Maybe that long ago live television production will show up in some other future release of Meet Me in St. Louis.

8 comments… add one
  • Zachriel Link

    Someday soon, we all will be together
    If the Fates allow
    Until then, we’ll have to muddle through somehow
    So have yourself a merry little Christmas now.

  • Here’s the full set of original lyrics:

    Have yourself a merry little Christmas, it may be your last,
    Next year we may all be living in the past
    Have yourself a merry little Christmas, pop that champagne cork,
    Next year we will all be living in New York.

    No good times like the olden days, happy golden days of yore,
    Faithful friends who were dear to us, will be near to us no more.

    But at least we all will be together, if the Fates allow,
    From now on we’ll have to muddle through somehow.
    So have yourself a merry little Christmas now.

    I think that’s significantly more coherent and to the point.
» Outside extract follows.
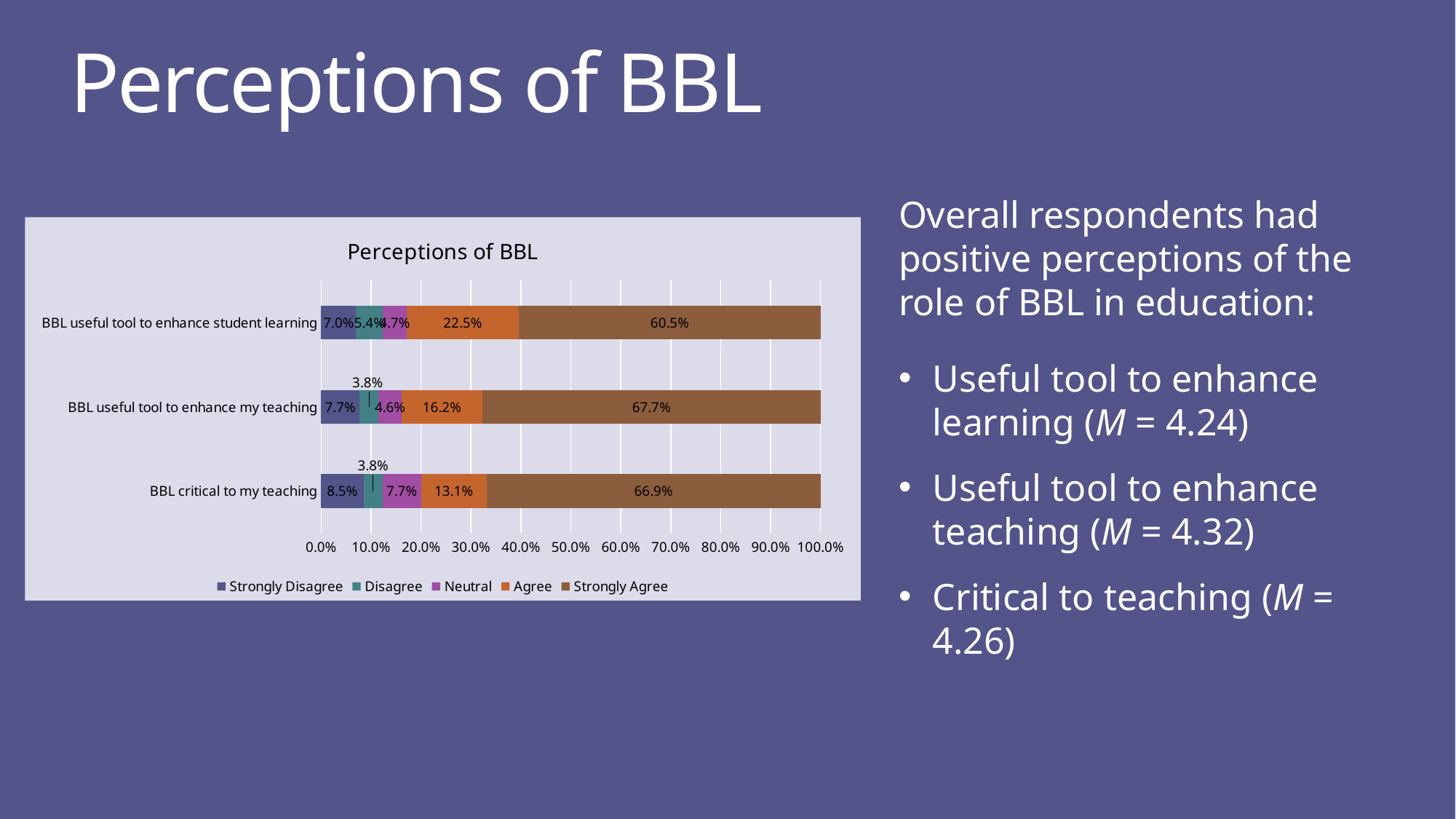
Which statement has the highest Strongly Agree value? BBL useful tool to enhance my teaching Which is larger: the Strongly Disagree value for "BBL critical to my teaching" or for "BBL useful tool to enhance student learning"? BBL critical to my teaching What is the title of the chart? Perceptions of BBL What is the Agree value for "BBL useful tool to enhance student learning"? 22.5% What is the Strongly Agree value for "BBL useful tool to enhance my teaching"? 67.7% What is the difference between the Agree values for "BBL useful tool to enhance student learning" and "BBL critical to my teaching"? 9.4% How many categories (statements) are plotted on the chart? 3 Which statement has the lowest Agree value? BBL critical to my teaching How many series does the legend list? 5 What is the Neutral value for "BBL critical to my teaching"? 7.7% What kind of chart is shown on the slide? Stacked bar chart What is the Strongly Disagree value for "BBL critical to my teaching"? 8.5%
But it is depressing.

  • sam Link

    It’s interesting how great songs of the “American Songbook” came to be. “Old Man River” was written simply because the second act of Showboat needed an ending. “September Song” came about because Walter Houston wanted a solo. In neither case did the writers (Kern and Hammstein, and Weil and Anderson) think they’d done anything all that special.

  • I think that something depends on the composer. By all accounts Gershwin thought everything he ever wrote was a deathless classic (a lot them were). On the other hand Irving Berlin promoted and honed his compositions into their eventual forms. If it didn’t sell one way, he’d re-write it, put new lyrics to it, re-package it until it did sell. He was a relentess merchandizer and re-merchandizer.
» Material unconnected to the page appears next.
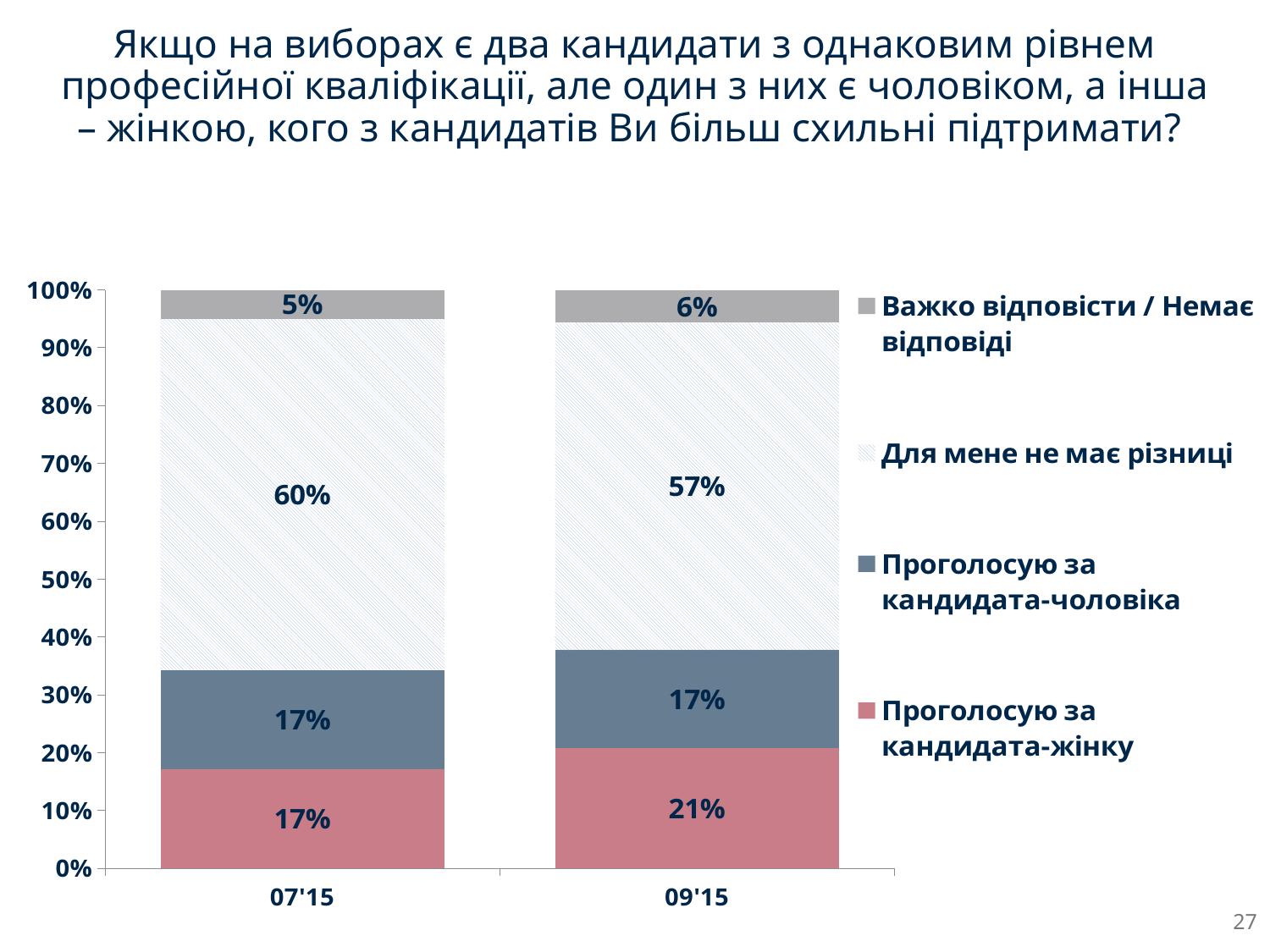
What kind of chart is shown on the slide? Stacked bar chart How many series does the legend list? 4 What is the value for 'Важко відповісти / Немає відповіді' in 09'15? 6% What percentage of respondents in 09'15 said they would vote for the female candidate (Проголосую за кандидата-жінку)? 21% What is the value for 'Для мене не має різниці' in 07'15? 60% What is the value for 'Проголосую за кандидата-чоловіка' in 07'15? 17% By how many percentage points did the share for 'Проголосую за кандидата-жінку' change from 07'15 to 09'15? 4% Which period has the higher share for 'Для мене не має різниці', 07'15 or 09'15? 07'15 What is the difference between 'Для мене не має різниці' in 07'15 and in 09'15? 3% How many time periods are shown on the x axis? 2 Which series has the largest share in the 09'15 bar? Для мене не має різниці Which series has the smallest share in the 07'15 bar? Важко відповісти / Немає відповіді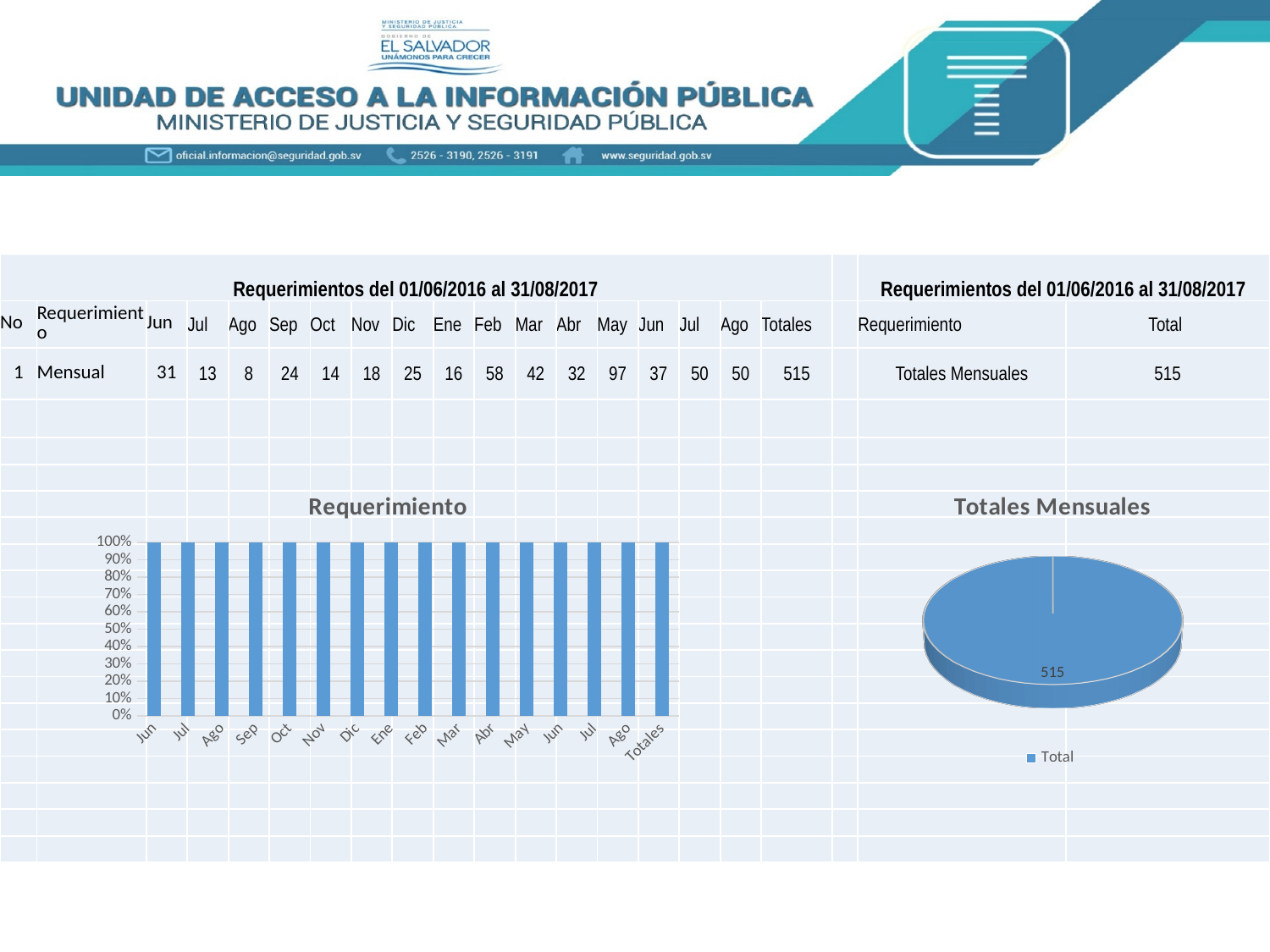
In the chart titled "Requerimiento", what is the highest value shown on the y axis? 100% In the chart titled "Totales Mensuales", what value is printed on the pie slice? 515 What kind of chart is the chart titled "Totales Mensuales"? pie chart What is the first category on the x axis of the chart titled "Requerimiento"? Jun In the chart titled "Requerimiento", is the value for Jun greater or less than 50%? greater How many slices does the pie chart titled "Totales Mensuales" have? 1 In the chart titled "Requerimiento", is the value for Totales greater or less than 90%? greater In the chart titled "Totales Mensuales", what share of the pie does the slice labelled 515 represent? 100% How many categories are shown on the x axis of the chart titled "Requerimiento"? 16 How many series does the legend of the chart titled "Totales Mensuales" list? 1 What is the legend entry of the chart titled "Totales Mensuales"? Total What kind of chart is the chart titled "Requerimiento"? bar chart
    BTW, you might want to re-check that story about Show Boat. “Ol’ Man River” is near the beginning of the first act. It was there in the original production and has been there in every revival.
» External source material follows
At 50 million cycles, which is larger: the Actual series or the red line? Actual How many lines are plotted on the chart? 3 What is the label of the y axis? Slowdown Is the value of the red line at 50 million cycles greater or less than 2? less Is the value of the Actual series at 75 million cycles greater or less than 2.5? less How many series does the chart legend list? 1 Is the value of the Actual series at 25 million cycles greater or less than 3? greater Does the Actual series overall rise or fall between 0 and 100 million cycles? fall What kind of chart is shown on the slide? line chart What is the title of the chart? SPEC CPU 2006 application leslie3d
    Knickerbocker Holiday is such a weird show I’d believe anything you told me about it.

  • sam Link

    “BTW, you might want to re-check that story about Show Boat. “Ol’ Man River” is near the beginning of the first act”

    I will do that, but I have a distinct memory of seeing an interview with Hammerstein in which he made the claim. (But I do grant that my “distinct memories” seem a bit fuzzy these days.)

  • It may have been Hammerstein’s recollections that were a bit fuzzy rather than yours.

  • sam Link

    Ah, got my scenes/acts wrong:

    From the show’s opening number “Cotton Blossom”, the notes in the phrase “Cotton Blossom, Cotton Blossom” are the same notes as those in the phrase “Ol’ Man River, dat Ol’ Man River,” but inverted. However, “Cotton Blossom” was written first, and “Ol’ Man River” was written only after Kern and Hammerstein realized they needed a song to end the first scene in the show. [Ol’ Man River

  • Icepick Link

    Judy Garland, cognizant of her own fan base and what we’d now call her “brand” refused outright to sing it.

    The solution would have been to have Margaret O’Brien’s Tootie sing the song – THAT would have been in character.